Many of us have had to take on
a day job unwanted obligations at some point to support our creative pursuits. This can be a drag, but there is good news: this kind of activity provides great opportunities for paying attention to habitual ways of doing things that you would like to change, and by changing, help your acting.
Suppose you are in a class and in the course of the work the teacher has called attention to a physical or vocal habit that is blocking the
flow for you: preventing you, in one way or another, from fully engaging.
It might be habitual tension in your lips or jaw or brow or around the eyes. It might be a habit of standing with your hip popped to one side or the other, so that you are not over your center of gravity. It might be habitual throat tension when you speak. It might be shallow breathing. There are any number of things it could be.
These kinds of habits can seriously undermine your efforts at entering in to the moment, integrating mind and body, and going for it. The trouble is, while you are acting is not the time to put your attention on addressing these things, because while you are acting, you want the majority of your attention to be on the scene at hand, your partner, and whatever you are pursuing in the scene. You want to be ABSORBED by these things. You don't want to be thinking about your jaw or your shoulders or whatever bugaboo of habitual tension you are struggling with. So what to do?

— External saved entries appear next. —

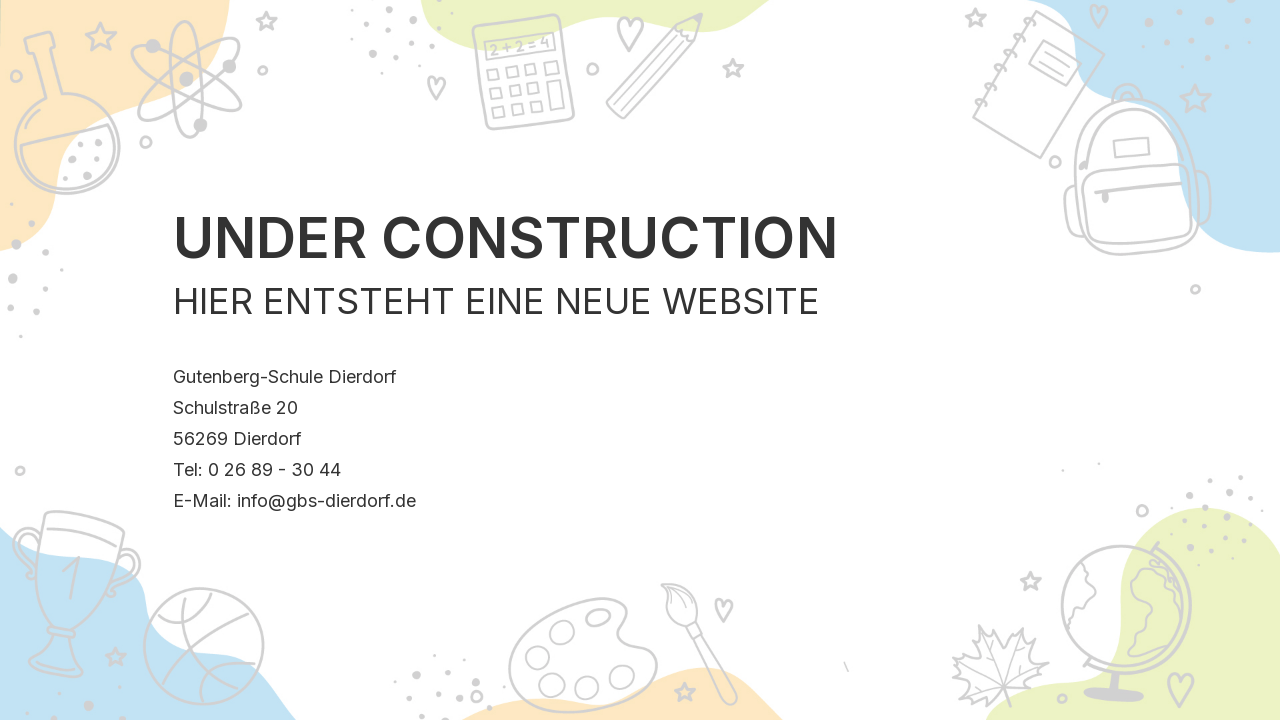

--- FILE ---
content_type: text/html; charset=UTF-8
request_url: https://gbs-dierdorf.de/?page_id=225
body_size: 3714
content:
<!doctype html>
<html lang="de">
<head>
  <meta charset="utf-8" />
  <meta name="viewport" content="width=device-width, initial-scale=1" />
  <meta name="robots" content="index,follow,nosnippet" />
  <meta name="google-site-verification" content="bC6PsT8jrvEta6_BR02KQsHTOBdazPjPCMqZnFAWY28" />
  <title>Under Construction</title>

  <!-- Google Fonts (URL) -->
  <link rel="preconnect" href="https://fonts.googleapis.com">
  <link rel="preconnect" href="https://fonts.gstatic.com" crossorigin>
  <link href="https://fonts.googleapis.com/css2?family=Inter:wght@400;600;800&family=Playfair+Display:wght@600;700&display=swap" rel="stylesheet">

  <style>
    :root{
      --text: #333333;
      --text-soft: #333333;
      --panel: rgba(0,0,0,0);
      --panel-border: rgba(255,255,255,0);
      --shadow: 0 18px 60px rgba(0,0,0,0);
      --radius: 18px;
    }

    *{ box-sizing: border-box; }
    html, body { height: 100%; }
    body{
      margin: 0;
      color: var(--text);
      font-family: "Inter", system-ui, -apple-system, Segoe UI, Roboto, Arial, sans-serif;

      /* Background image (16:9) */
      background-image: url("bg.jpg"); /* <- Datei ersetzen */
      background-size: cover;
      background-position: center;
      background-repeat: no-repeat;
      background-color: #ffffff;
    }

    /* Optional: leichte Abdunklung für bessere Lesbarkeit */
    .overlay{
      min-height: 100vh;
      display: grid;
      place-items: center;
      padding: 24px;
      background: linear-gradient(
        180deg,
        rgba(0,0,0,0) 0%,
        rgba(0,0,0,0) 45%,
        rgba(0,0,0,0) 100%
      );
    }

    .panel{
      width: min(1023px, 100%);
      padding: clamp(20px, 4vw, 44px);
      background: var(--panel);
      border: 0px solid var(--panel-border);
      border-radius: var(--radius);
      box-shadow: var(--shadow);
      text-align: left;
    }

    h1{
      margin: 0 0 10px;
      font-family: "Inter", Georgia, serif;
      font-weight: 600;
      letter-spacing: .3px;
      font-size: clamp(27px, 5vw, 56px);
      line-height: 1.05;
      text-transform: uppercase;
    }

    h2{
      margin: 0 0 22px;
      font-weight: 300;
      color: var(--text-soft);
      font-size: clamp(28px, 5vw, 36px);
      line-height: 1.35;
      text-transform: uppercase;
    }

    .divider{
      width: min(320px, 70%);
      height: 1px;
      margin: 18px auto 18px;
      background: rgba(255,255,255,.25);
    }

    .contact{
      display: grid;
      gap: 10px;
      justify-items: left;
      font-size: 18px;
      color: var(--text-soft);
    }

    .contact a{
      color: var(--text);
      text-decoration: none;
      border-bottom: 1px solid rgba(255,255,255,.35);
      padding-bottom: 2px;
    }

    .contact a:hover,
    .contact a:focus-visible{
      border-bottom-color: rgba(255,255,255,.8);
      outline: none;
    }

    /* Kleine Optimierung für sehr schmale Geräte */
    @media (max-width: 420px){
      .contact{ font-size: 15px; }
    }
  </style>
</head>

<body>
  <main class="overlay">
    <section class="panel" role="region" aria-label="Under construction">
      <h1>Under construction</h1>
      <h2>Hier entsteht eine neue Website</h2>

      <div class="divider" aria-hidden="true"></div>

      <div class="contact">
        <div>Gutenberg-Schule Dierdorf</div>
        <div>Schulstraße 20</div>
        <div>56269 Dierdorf</div>
        <div>Tel: <a href="tel:+4926893044">0 26 89 - 30 44</a></div>
        <div>E-Mail: <a href="mailto:info@gbs-dierdorf.de">info@gbs-dierdorf.de</a></div>
      </div>
    </section>
  </main>
</body>
</html>
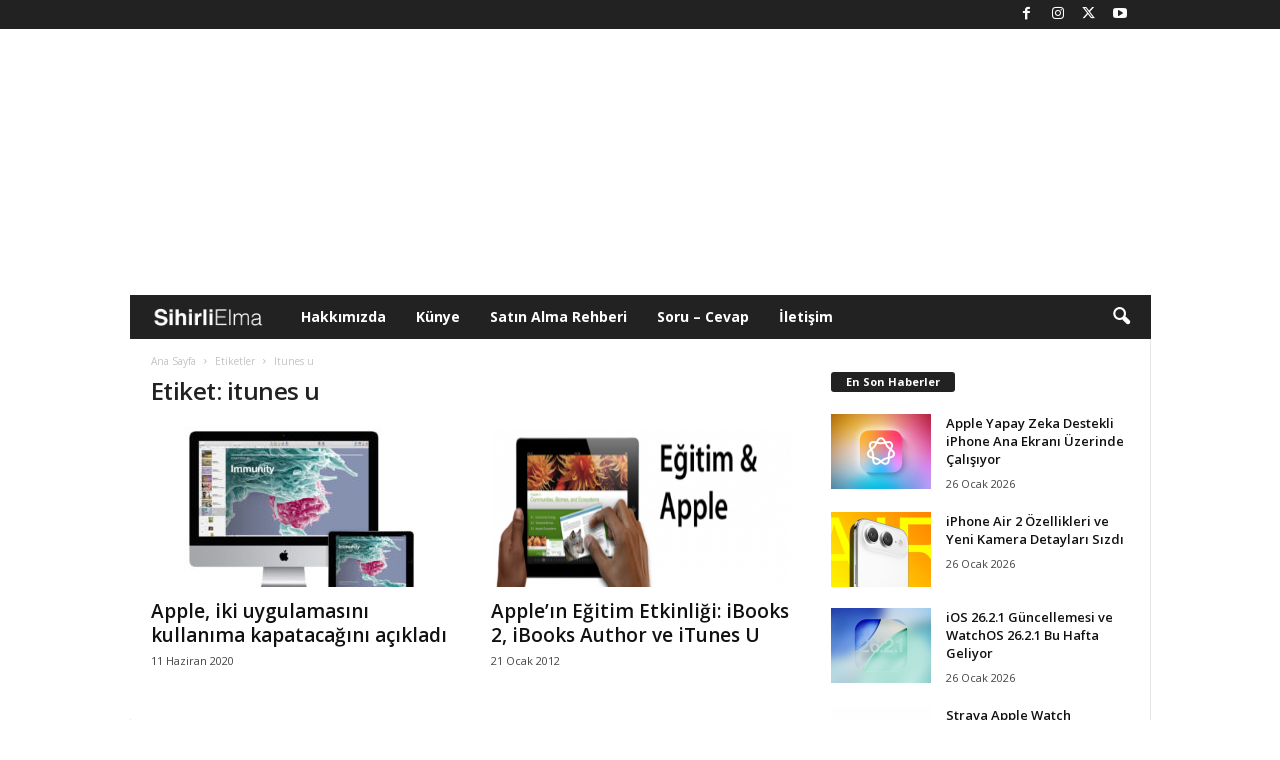

--- FILE ---
content_type: text/html; charset=utf-8
request_url: https://www.google.com/recaptcha/api2/aframe
body_size: -85
content:
<!DOCTYPE HTML><html><head><meta http-equiv="content-type" content="text/html; charset=UTF-8"></head><body><script nonce="Nu7qzjuxPovDRRTcJQKS5Q">/** Anti-fraud and anti-abuse applications only. See google.com/recaptcha */ try{var clients={'sodar':'https://pagead2.googlesyndication.com/pagead/sodar?'};window.addEventListener("message",function(a){try{if(a.source===window.parent){var b=JSON.parse(a.data);var c=clients[b['id']];if(c){var d=document.createElement('img');d.src=c+b['params']+'&rc='+(localStorage.getItem("rc::a")?sessionStorage.getItem("rc::b"):"");window.document.body.appendChild(d);sessionStorage.setItem("rc::e",parseInt(sessionStorage.getItem("rc::e")||0)+1);localStorage.setItem("rc::h",'1769458062696');}}}catch(b){}});window.parent.postMessage("_grecaptcha_ready", "*");}catch(b){}</script></body></html>

--- FILE ---
content_type: application/javascript; charset=utf-8
request_url: https://fundingchoicesmessages.google.com/f/AGSKWxXXBV6tXxSKL2hu-9wKG60MA3bEv04kT_WOqRUfkR56pC8XAa_LsnUD6ZR88OYCDxljqkY9G1bdWf4RoEqeVyeCvcqnKdpJpVG3epONH8HwfQWygkJG_KSWnIyxg1u5jtw1vmsF4HM-RF3oZAj_neR_e9c7rJt2IyFKTRERem3jD-QHTRdNBsVhtzRB/_/ero-1./adtext2./newad2?/topadv.-ad1.
body_size: -1288
content:
window['da2f4878-beb3-427b-b57b-e94542ba780e'] = true;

While you are about the aforementioned "unwanted obligations" is a great opportunity to address those things. Thinking about your jaw or your breathing is unlikely to significantly detract from these things, in the way it might while you are acting. So you have the opportunity to monitor whatever the problem area is, and continually make the adjustment that is called for. In order to change a habit, you will have to notice the unwanted habit MANY MANY TIMES and make the adjustment MANY MANY TIMES before the change starts to become automatic. If you are having to give significant chunks of time to your unwanted obligations, then you have lots of time to try to address these things.
Furthermore, not only are you given the opportunity to practice noticing and adjusting, but you have the opportunity to notice and adjust WHILE DOING SOMETHING ELSE. This adjusting-while-doing-something-else is vital, because that is what you want to be doing while acting. Once you have enough awareness and facility at making the adjustment in question, you will be able to go through that process with less and less of your awareness required for it, until you can do it without skipping the proverbial beat. When you are at that point, then your acting will truly benefit. Either you will make the adjustment automatically while you act, or the process of noticing the problem and fixing it will require so little awareness as to be no intrusion at all on your primary activity of acting the scene.
Notice the role that the teacher plays in all of this: she points out some habit, brings you to an awareness of it. The bulk of the work of changing the habit is yours. There are many students who come to an acting class wanting the teacher to make them into a good actor. There is no teacher alive who can do that. Only the student brings about transformation of himself or herself. It is the ones who take charge of their own learning process, of making that process happen, that truly grow. As much as learning to act, the student needs to learn to learn to act. A student who has that is unstoppable.